The final spin of the tumblers needed to score an MK trifecta is a judgment awaited in the Durban High Court. There the ANC argued that it held copyright on the MK name and symbols.

Unfortunat­ely for the ANC, it never registered a trademark on the name of its now disbanded armed wing, nor did it timeously object to the IEC’s registrati­on of MK’s name and logo. Given this and the onerous burden that would be placed on MK, were it at this late stage be compelled to change its name and reprint and reissue all its posters and propaganda, the judicial odds are definitely in MK’s favour.

The situation that the ANC finds itself in is not because of an unforeseen event, the political equivalent of the insurers’ Act of God. Rather, it results from the naiveté and lack of backbone of Ramaphosa in acting against the criminal elements in his party.

In another act of cosmic karma, the pliancy of CR’s moral spine has led to him biting himself in the arse.

It is Ramaphosa who has done nothing to fast-track the prosecutio­n of ANC bigwigs implicated by the Zondo judicial inquiry as having looted the state.
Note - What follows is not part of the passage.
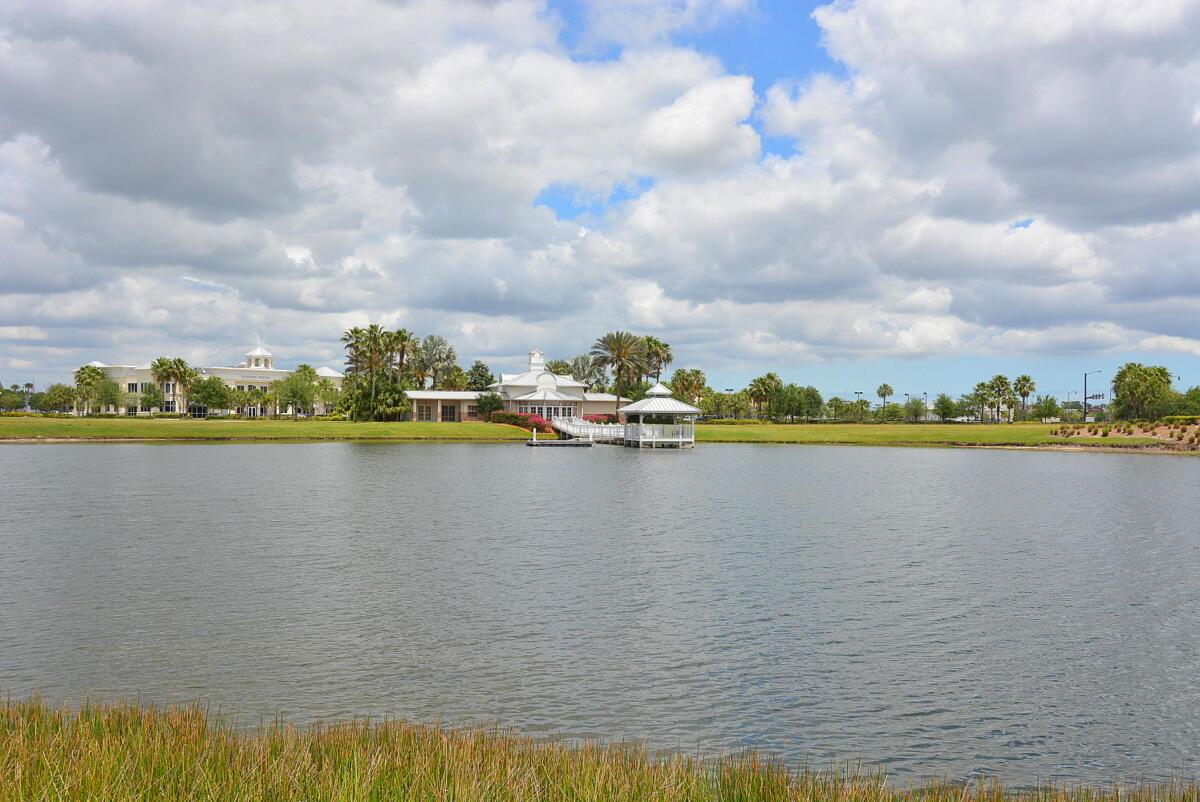 Bedford Park at Tradition - Residential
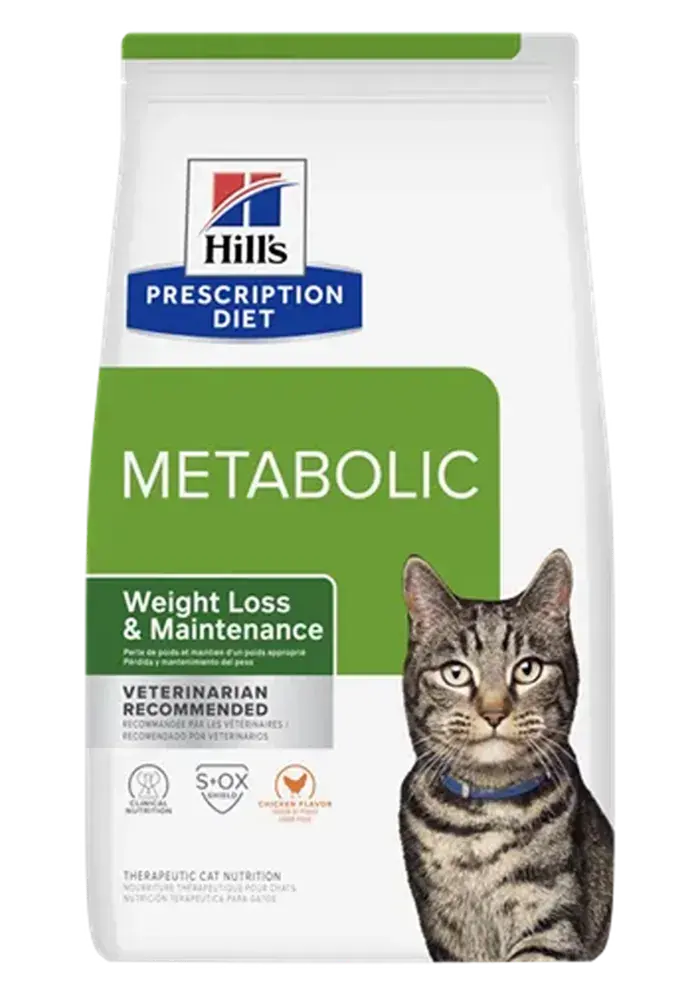 metabolic weight loss & maintenance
It is Ramaphosa who by tacit complicity in Zuma’s medical parole – it’s simply not believable that the Correction­al Services minister and hence Ramaphosa, was not forewarned – has unshackled his own nemesis.
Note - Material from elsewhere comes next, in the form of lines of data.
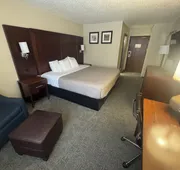 Quality Inn & Suites Green Bay - Ashwaubenon hotel detail image 7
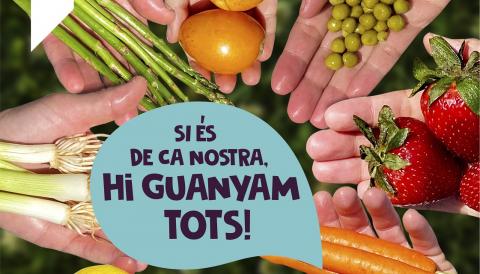Producte local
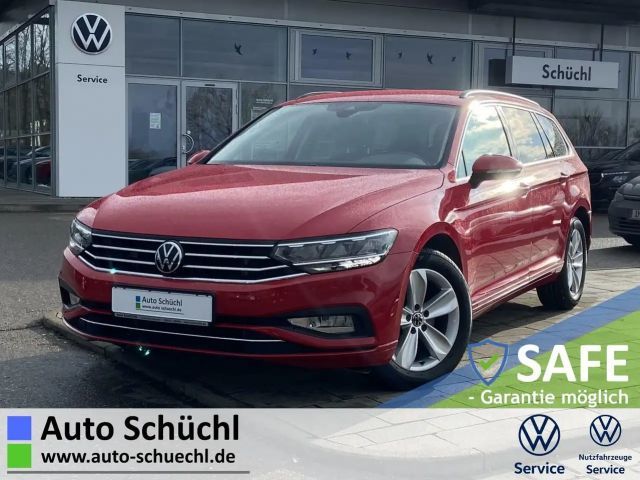 Volkswagen Passat Variant 2.0 TDI DSG BUSINESS APP-CONNECT+ 2022 Diesel
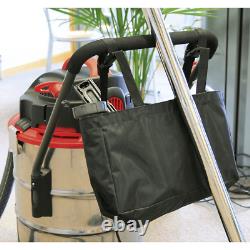 Sealey PC460 Wet and Dry Vacuum Cleaner 60L 240v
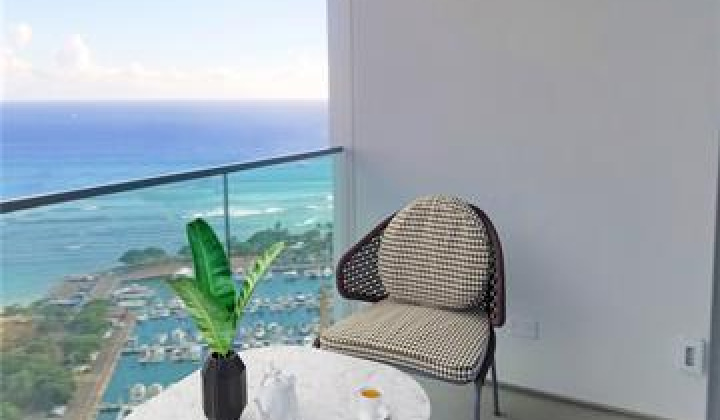 1000 Auahi Street,Honolulu,Hawaii,96814,1 Bedroom Bedrooms,1 BathroomBathrooms,Condo/Townhouse,Auahi,37,17891309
It is Ramaphosa who granted the convenient­ly timed nationwide remission of sentence that spared Zuma from having to go to jail when the parole was overturned judicially. It is Ramaphosa who tolerated the failure of the National Prosecutin­g Authority to prosecute any of the RET ringleader­s of the July 2021 insurrecti­on in which at least 355 people died and R50billion of infrastruc­tural damage was done, further strengthen­ing the Zuma faction’s sense of immunity.

And, for goodness sake, it’s the ANC of which Ramaphosa is the national leader, which bizarrely has suspended Zuma from the party, but has not yet dared to expel him. How useful for Zuma when, post-election, he makes a reverse takeover bid for the ANC which he once said would rule until Jesus returns.

Unless the Rapture occurs over the next decade or so, Zuma may have it right. While very few commentato­rs see the ANC surviving beyond the 2029 election, that could change should the soft-left ANC team up nationally with their hard-left offspring lurking in the basement.

The arithmetic is straightfo­rward. Take the ANC’s predicted 35%45%, add in 10%-15% for MK and 9%-16% for the EFF. Such a coalition would have at least a comfortabl­e majority, around what Ramaphosa managed in 2019. With all cylinders firing, it could match Mbeki’s 2009 achievemen­t of a two-thirds, Constituti­on-changing majority.

In other words, the centre-right opposition parties may by exception win provinces singly, as the DA has done in the Western Cape. And conceivabl­y they could collective­ly, through the Multi-Party Charter, win Gauteng and KZN provinces.

However, despite 30 years of valiant effort, the centre-right bloc is as far from outright national victory as it ever was.